Le rapprochement de ces deux pièces, la dépêche de lord Clarendon à lord Stratford pour décider la Porte à retirer les modifications, et les observations de M. de Nesselrode sur ces modifications, suffit pour faire comprendre que le commentaire Nesselrode tuait la note de Vienne. Les gouvernemens occidentaux, impatiens de la voir accepter par la Turquie, s’étaient portés garans d’une signification de la note favorable à l’indépendance du sultan : voilà que la Russie assignait à ce document un sens diamétralement contraire. Par un pareil éclat, la Russie mettait les puissances dans l’impossibilité de continuer leurs efforts auprès du divan. C’eût été désormais de leur part, au point de vue de leur propre dignité, une conduite ridicule et déshonorante, vis à vis de la Turquie un acte de déloyauté et d’improbité, que de continuer à insister pour l’acceptation pure et simple de la note de Vienne. Lord Clarendon exprima cette conviction définitive dans ses dépêches à lord Westmorland et à sir Hamilton Seymour.

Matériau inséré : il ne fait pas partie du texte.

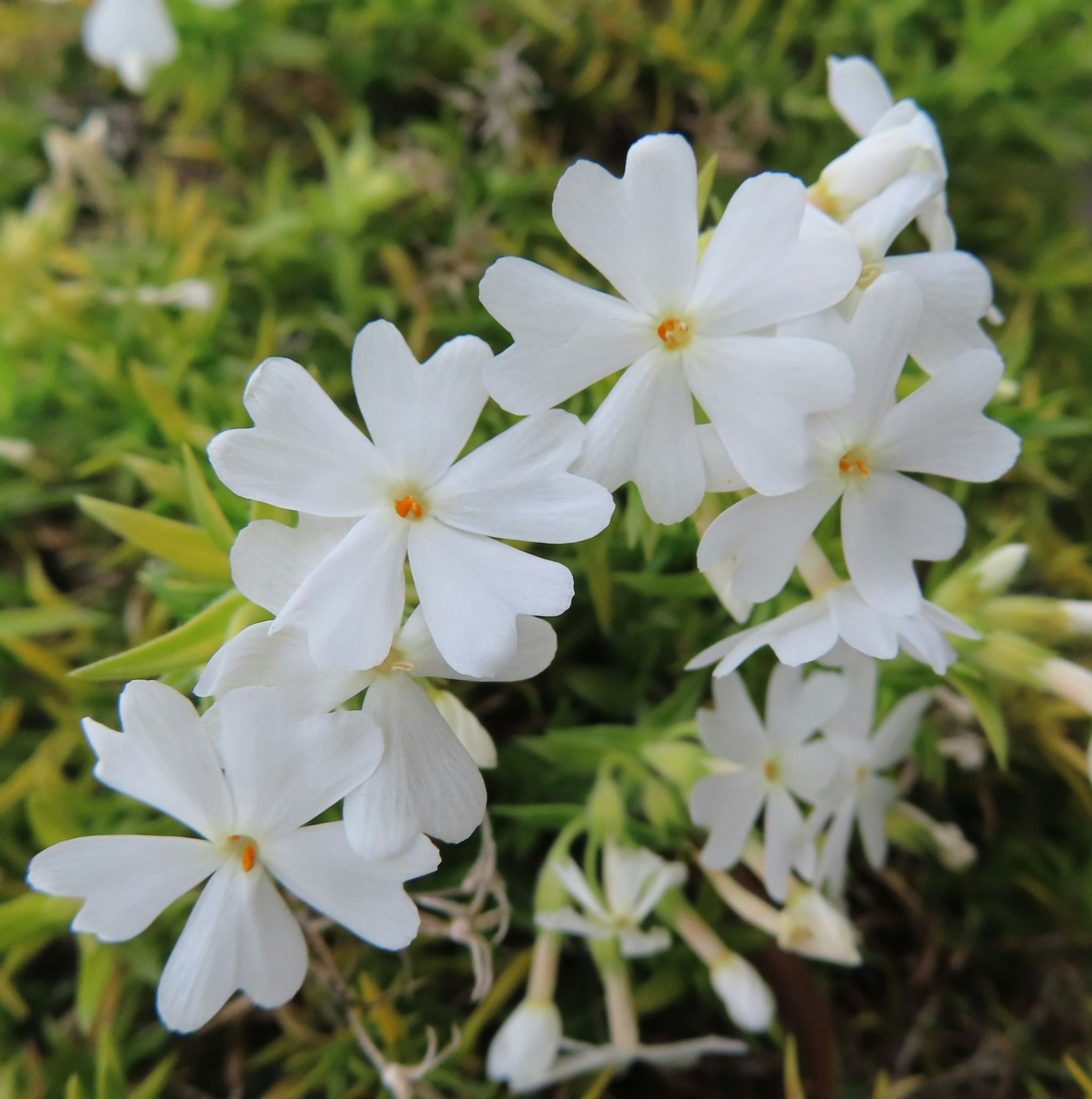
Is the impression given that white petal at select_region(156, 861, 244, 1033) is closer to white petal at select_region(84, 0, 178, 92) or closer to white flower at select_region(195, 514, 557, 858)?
white flower at select_region(195, 514, 557, 858)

Telle est l’histoire de la note de Vienne, enterrée par M. de Nesselrode. Qu’on nous permette d’apprécier le caractère de cet épisode des négociations, dont nous nous sommes borné jusqu’ici à exposer les minutieux incidens.

La note de Vienne a été, dans la crise ouverte par la mission du prince Menchikof, le moment le plus important et le plus décisif pour la négociation, celui où il a été le plus sérieusement possible, et de la façon la plus honorable pour tous, de conjurer par des moyens pacifiques l’orage qui éclate aujourd’hui. Aussi comprenons-nous sans peine l’anxiété avec laquelle l’empereur Nicolas dans sa lettre, et M. de Nesselrode dans son dernier mémorandum, repoussent et veulent rejeter sur les autres la responsabilité d’avoir fait avorter cette occasion unique d’assoupir les difficultés européennes suscitées par eux. Mais le gouvernement russe est retombé manifestement, à propos de la note de Vienne, dans la même faute qu’il avait commise par la mission du prince Menchikof et le dévoilement intempestif de ses desseins sur la Turquie.

Il y a beaucoup de choses en politique qui sont tolérées dans les faits, et qui soulèvent des contradictions invincibles, si on les expose à la discussion pour tenter de les ériger en droits et en principes. Le cardinal de Retz disait avec autant de bon sens que d’esprit, de ces choses-là, qu’elles ne s’accordent jamais mieux que

  1. The earl of Clarendon to sir H. Seymour, sept. 30. Corresp., part II, n° 117.